**PROVIDED TEXT:**
"""
Tuesday, July 31

Stop Foreclosure

This question was recently posted on a debt management forum that I subscribe to. The writer has fallen behind on her mortgage loan payments after entering into a payment plan (forbearance). When she called the lender, they told her that she was "in foreclosure", and that she could "cure" the loan if she were to pay the past due payments and legal fees accrued thus far. Here are her questions;

For those of you who have been through this, what kinds of "fees" are we talking about? How much? Will the attorney's and "other fees" be several thousand dollars on top of the amount we'll have to pay to bring the mortgage current? My other question: will I have time to get the loan from my retirement plan to do this?? Will they give us a payment plan again, or did we blow it?? I'm really frightened about this and am not sure what the typical scenario is.


First, the good news. In most states, foreclosure is a very long process. It could take 6 month to a year and a half to complete. So, you have some time to get yourself back on the right track. Don't fall any further behind. Make regular payments to the lender. If they won't accept anything other than a lump sum, just keep saving the money. In most states you have a right to cure, which means that you can bring the account current and pay any fees incurred by the lender to collect the amount owed. By curring the account, you will stop the foreclosure. Because one can cure the loan, and because it takes such a long time to foreclose (usually), one should have plenty of time to borrower from a retirement plan or otherwise.
"""
**ROWS:**
"""
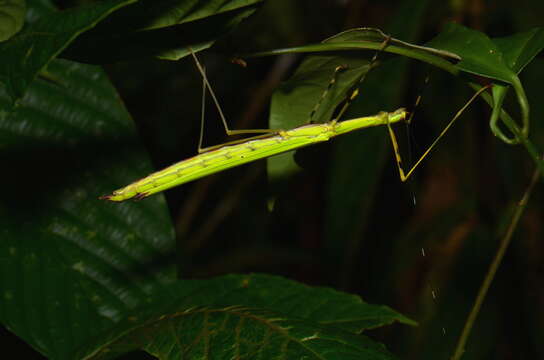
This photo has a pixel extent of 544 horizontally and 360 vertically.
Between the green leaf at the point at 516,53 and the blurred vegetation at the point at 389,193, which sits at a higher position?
the green leaf at the point at 516,53

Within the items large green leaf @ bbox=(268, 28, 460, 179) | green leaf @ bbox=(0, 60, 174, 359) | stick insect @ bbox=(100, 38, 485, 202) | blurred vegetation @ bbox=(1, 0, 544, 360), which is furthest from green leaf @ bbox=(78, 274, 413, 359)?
blurred vegetation @ bbox=(1, 0, 544, 360)

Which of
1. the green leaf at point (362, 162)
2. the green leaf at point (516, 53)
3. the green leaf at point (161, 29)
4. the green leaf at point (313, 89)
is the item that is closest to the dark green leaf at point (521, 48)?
the green leaf at point (516, 53)

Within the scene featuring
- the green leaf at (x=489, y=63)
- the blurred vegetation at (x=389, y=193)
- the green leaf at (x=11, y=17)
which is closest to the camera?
the green leaf at (x=489, y=63)

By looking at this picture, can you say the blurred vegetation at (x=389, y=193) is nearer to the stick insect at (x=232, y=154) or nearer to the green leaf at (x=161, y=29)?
the stick insect at (x=232, y=154)

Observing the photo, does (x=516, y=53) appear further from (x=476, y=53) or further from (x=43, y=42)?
(x=43, y=42)

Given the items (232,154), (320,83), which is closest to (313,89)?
(320,83)
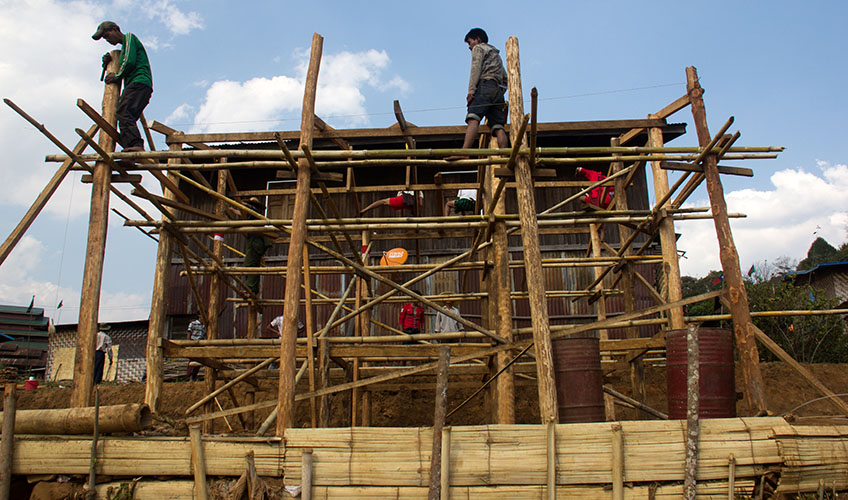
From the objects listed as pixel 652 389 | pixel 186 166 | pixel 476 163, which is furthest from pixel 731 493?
pixel 652 389

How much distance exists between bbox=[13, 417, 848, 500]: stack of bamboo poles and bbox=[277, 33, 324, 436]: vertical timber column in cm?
54

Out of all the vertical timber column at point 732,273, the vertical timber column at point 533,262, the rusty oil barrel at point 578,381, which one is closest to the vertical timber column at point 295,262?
the vertical timber column at point 533,262

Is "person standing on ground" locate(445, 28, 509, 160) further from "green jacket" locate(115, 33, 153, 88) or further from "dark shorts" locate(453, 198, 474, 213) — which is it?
"green jacket" locate(115, 33, 153, 88)

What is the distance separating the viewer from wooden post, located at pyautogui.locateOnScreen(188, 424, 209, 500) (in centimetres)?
514

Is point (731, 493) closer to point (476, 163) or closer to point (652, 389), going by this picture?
point (476, 163)

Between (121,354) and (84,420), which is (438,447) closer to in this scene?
(84,420)

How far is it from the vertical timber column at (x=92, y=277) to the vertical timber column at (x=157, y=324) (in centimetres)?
64

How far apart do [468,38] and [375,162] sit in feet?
10.5

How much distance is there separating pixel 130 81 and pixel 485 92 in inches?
178

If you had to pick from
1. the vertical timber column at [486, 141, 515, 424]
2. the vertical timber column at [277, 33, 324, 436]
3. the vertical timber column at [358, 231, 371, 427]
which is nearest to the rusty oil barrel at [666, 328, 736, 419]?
the vertical timber column at [486, 141, 515, 424]

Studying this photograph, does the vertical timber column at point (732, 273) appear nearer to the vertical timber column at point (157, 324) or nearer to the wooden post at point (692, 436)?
the wooden post at point (692, 436)

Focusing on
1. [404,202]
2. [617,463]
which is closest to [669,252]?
[617,463]

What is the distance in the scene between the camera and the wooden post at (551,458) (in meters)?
5.03

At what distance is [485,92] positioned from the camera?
809 centimetres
"""
**TASKS AND EXERCISES:**
[A] Rewrite the paragraph of the foreclosure post that begins "First, the good news." as a short bulleted list that keeps its main facts.
[B] In the foreclosure post, how long can foreclosure take to complete in most states?
[C] Summarize the foreclosure post in two sentences.
The records are separate material and have no connection to the foreclosure post.

**RESPONSES TO THE TASKS:**
[A]
- In most states, foreclosure is a long process that could take 6 months to a year and a half.
- That leaves time to get back on track.
- Don't fall further behind; make regular payments to the lender.
- If the lender accepts only a lump sum, keep saving the money.
- Most states give a right to cure: bringing the account current and paying the lender's collection fees stops the foreclosure.
- Because of the right to cure and the usual length of foreclosure, there should be plenty of time to borrow from a retirement plan or another source.

[B] It could take 6 months to a year and a half.

[C] A forum writer who fell behind on mortgage payments after a forbearance plan was told by the lender that the loan was in foreclosure but could be cured by paying the past-due amounts and legal fees, and asked about the fees, the timing and another payment plan. The response explains that foreclosure usually takes a long time and that most states allow a right to cure, so the borrower should keep paying or saving and has time to borrow from a retirement plan or elsewhere.